Canadiens general manager Marc Bergevin made another depth splash Monday morning in acquiring veteran forward Corey Perry via free agency. The deal has been reported to be 1-year worth $750,000. With forward Michael Frolik also being added at the same price just days ago, it is beginning to look a little crowded in the Canadiens bottom six. Today we will have a look at where Perry might fit into the Canadiens lineup and what he can contribute to the team moving forward.
Personally, I view Perry’s signing as a tacit agreement based on two primary factors. One, as another move to institute the fomentation of a winning culture within the team’s dressing room. Two, as an insurance policy provided injuries occur in a tightly scheduled 56 game grind.
Perry brings over 1,000 games of regular-season NHL experience as a member of the Anaheim Ducks and Dallas Stars as well as 145 playoff games. He is a member of the illustrious Triple Gold Club meaning he has won an Olympic gold medal, World Championship gold medal and a Stanley Cup. He is very capable of stepping in and providing leadership, stability and grit to the Canadiens.
Perry’s On-Ice Potential
He will never be the 50 goal or even 40, 30 or 20 goal scorer he once was but he can still be competitive. After only scoring five goals and 21 points in 57 games in 2019-20, Perry raised his game in the playoffs helping the Dallas Stars reach their first Stanley Cup Final since 1999-00. He finished the playoffs with five goals and nine points in 27 games. Three of those five goals came in the Stanley Cup Final, including the double-overtime winner in Game 5. The Habs could use more clutch scoring.
As seen in the video of Perry’s final playoff goal, he still has a nose for finding loose pucks near the net. This is a skill that never truly loses its value and is generally regarded as premium in the playoffs. If Perry can establish himself as a consistent net-front presence in 2020-21, he can perhaps take on some of the opposition ire that is usually reserved for Brendan Gallagher. In addition, Perry’s ability to cause a ruckus near the net could open the door for some power-play time.
Regardless of his potential offensive contributions, Perry proved last season that he was still a fairly reliable defensive player. If he can prove he is not a liability defensively then he will endear himself to coach Claude Julien. There is actually some familiarity between the head coach and Perry stemming from their days as part of the 2014 Canadian Olympic team. Julien knows he can trust Perry in pressure situations.
In the past, Julien has tended to lean on veteran players so expect Perry in the lineup if a teammate is struggling defensively. That said, it is still unclear where Perry might find himself on opening night.
Canadiens Taxi Squad
I think it is most likely that Perry splits his time shuttling between playing regular bottom-six minutes and the taxi squad. My thoughts on this partially stem from two things.
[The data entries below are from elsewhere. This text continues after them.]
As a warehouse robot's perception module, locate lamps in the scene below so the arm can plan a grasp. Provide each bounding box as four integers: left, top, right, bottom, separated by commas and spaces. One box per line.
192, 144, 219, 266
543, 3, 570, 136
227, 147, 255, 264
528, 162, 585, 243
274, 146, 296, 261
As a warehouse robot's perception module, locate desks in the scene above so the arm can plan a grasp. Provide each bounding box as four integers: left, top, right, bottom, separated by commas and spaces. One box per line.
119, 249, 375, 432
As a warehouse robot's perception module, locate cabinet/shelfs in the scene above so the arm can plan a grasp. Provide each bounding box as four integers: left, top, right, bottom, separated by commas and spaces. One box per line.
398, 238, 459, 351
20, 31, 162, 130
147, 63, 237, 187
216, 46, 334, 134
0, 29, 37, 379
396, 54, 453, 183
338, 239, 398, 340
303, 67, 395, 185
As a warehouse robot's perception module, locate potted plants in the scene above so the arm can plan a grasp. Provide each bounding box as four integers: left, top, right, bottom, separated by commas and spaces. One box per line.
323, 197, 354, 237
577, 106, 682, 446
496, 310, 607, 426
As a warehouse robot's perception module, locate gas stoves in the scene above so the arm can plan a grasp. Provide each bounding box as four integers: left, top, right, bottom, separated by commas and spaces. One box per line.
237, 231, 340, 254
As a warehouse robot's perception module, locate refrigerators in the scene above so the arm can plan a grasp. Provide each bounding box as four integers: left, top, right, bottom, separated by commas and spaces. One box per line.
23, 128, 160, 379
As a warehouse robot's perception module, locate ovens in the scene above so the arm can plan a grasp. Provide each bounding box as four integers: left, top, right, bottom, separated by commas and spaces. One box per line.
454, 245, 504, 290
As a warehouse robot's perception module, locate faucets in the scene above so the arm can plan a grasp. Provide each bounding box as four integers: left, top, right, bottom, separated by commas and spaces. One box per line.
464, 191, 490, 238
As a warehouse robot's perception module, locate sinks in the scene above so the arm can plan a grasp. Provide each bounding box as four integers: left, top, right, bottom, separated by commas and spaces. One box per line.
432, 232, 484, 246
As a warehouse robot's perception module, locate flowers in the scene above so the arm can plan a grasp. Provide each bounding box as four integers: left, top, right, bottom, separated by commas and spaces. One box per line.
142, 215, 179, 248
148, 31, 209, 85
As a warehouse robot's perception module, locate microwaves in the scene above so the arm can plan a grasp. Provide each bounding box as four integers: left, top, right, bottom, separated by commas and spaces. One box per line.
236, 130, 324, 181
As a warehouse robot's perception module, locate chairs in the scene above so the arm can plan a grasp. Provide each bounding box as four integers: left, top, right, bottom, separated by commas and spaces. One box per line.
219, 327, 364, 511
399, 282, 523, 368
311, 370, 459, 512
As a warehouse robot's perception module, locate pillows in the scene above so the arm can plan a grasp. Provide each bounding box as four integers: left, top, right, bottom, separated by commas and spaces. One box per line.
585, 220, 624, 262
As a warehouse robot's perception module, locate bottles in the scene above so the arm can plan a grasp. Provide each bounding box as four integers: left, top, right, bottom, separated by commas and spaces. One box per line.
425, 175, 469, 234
The currently projected bottom six players for the Canadiens are quite good in those positions and it is difficult to imagine him easily replacing one of them. Secondly, from the layout of the newly formed Northern Division, it may make sense to have Perry in the lineup against certain teams but not against others.
Although the stylistic distinctions between east and west are less pronounced these days, Perry has spent his entire career playing in a tough Western Conference.
In the new format, the Canadiens will have play more frequently against teams with notable grit, including the Calgary Flames, Winnipeg Jets, Vancouver Canucks and in many ways the Ottawa Senators. It would not surprise me if Perry was inserted purposefully for the sort of games where a grind is expected. That is after all, what he is all about. I am not saying he will only play against the teams with more grit but it would make sense to me if Julien deployed Perry strategically.
Secondly, the knock on Perry has always been related to his skating and speed. He is certainly slower than most, if not all, of the Canadiens current forwards, meaning he may struggle to fit the team mold of pushing the pace. Against teams like the Leafs, Oilers or Canucks I could see this being a slight problem. Nothing major, but it may mean someone with more speed will need to be utilized. I think in those matchups you fight speed with speed.
In any case, training camp is just around the corner and it will not be long before we get a glimpse into what Julien’s plans may be for Perry. His presence, along with Frolik’s, should at the very least create some interesting internal competition which may help prepare the team for the season. Overall, I see Perry’s addition as a positive one as he should be a reliable depth option for the Canadiens.